*Page excerpt*
Statement of Craig Allen, Research Ecologist, U.S. Geological Survey

USGS

Statement of

Dr. Craig D. Allen

U.S. Geological Survey

Department of the Interior

before the

Committee on Energy and Natural Resources

U.S. Senate

17 August 2012

 

 

Good morning Chairman Bingaman.  I am pleased to be here today to discuss an important set of issues facing the intermountain West—the emerging impacts of climate change on drought, forest stress, wildfire, and ecosystem change. 

My name is Dr. Craig D. Allen. I am a research ecologist with the Fort Collins Science Center of the U.S. Geological Survey. I am also the Station Leader of the Jemez Mountains Field Station based at Bandelier National Monument here in northern New Mexico, where I have conducted ecological fieldwork continuously since 1982.  My research largely has focused on the ecology and environmental history of Southwestern landscapes, working with networks of colleagues on intensive local landscape studies that scale up to address regional and global-level issues.  My testimony today will present information from a variety of sources in the scientific literature, with a focus on the Southwest, and particularly including observations from my home landscape of the Jemez Mountains.

The messages I hope to leave with you are these: There is a high level of scientific confidence that, as a result of drought impacts coupled with warmer temperatures, forests in the Southwest are at increasing risk of severe wildfire and tree mortality. Currently observed trends are indicative of early-stage ecosystem reorganization in response to climate stress and land management practices.

*Recorded data*

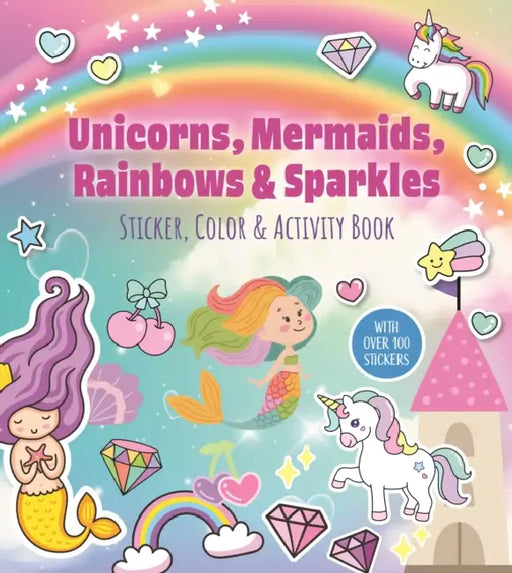 Unicorns, Mermaids, Rainbows & Sparkles Sticker, Color & Activity Book: With Over 100 Stickers! by Editors of Chartwell Books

*Task set*
1. Reproduce the part of the Senate testimony starting at "My name is Dr." and ending at "the Jemez Mountains.".
2. According to the Senate testimony, since what year has the speaker done ecological fieldwork in northern New Mexico?
3. List the emerging climate change impacts on the intermountain West that the Senate testimony names in its opening sentence.

*Exercise responses*
1.
My name is Dr. Craig D. Allen. I am a research ecologist with the Fort Collins Science Center of the U.S. Geological Survey. I am also the Station Leader of the Jemez Mountains Field Station based at Bandelier National Monument here in northern New Mexico, where I have conducted ecological fieldwork continuously since 1982.  My research largely has focused on the ecology and environmental history of Southwestern landscapes, working with networks of colleagues on intensive local landscape studies that scale up to address regional and global-level issues.  My testimony today will present information from a variety of sources in the scientific literature, with a focus on the Southwest, and particularly including observations from my home landscape of the Jemez Mountains.

2. Since 1982.

3.
- Drought
- Forest stress
- Wildfire
- Ecosystem change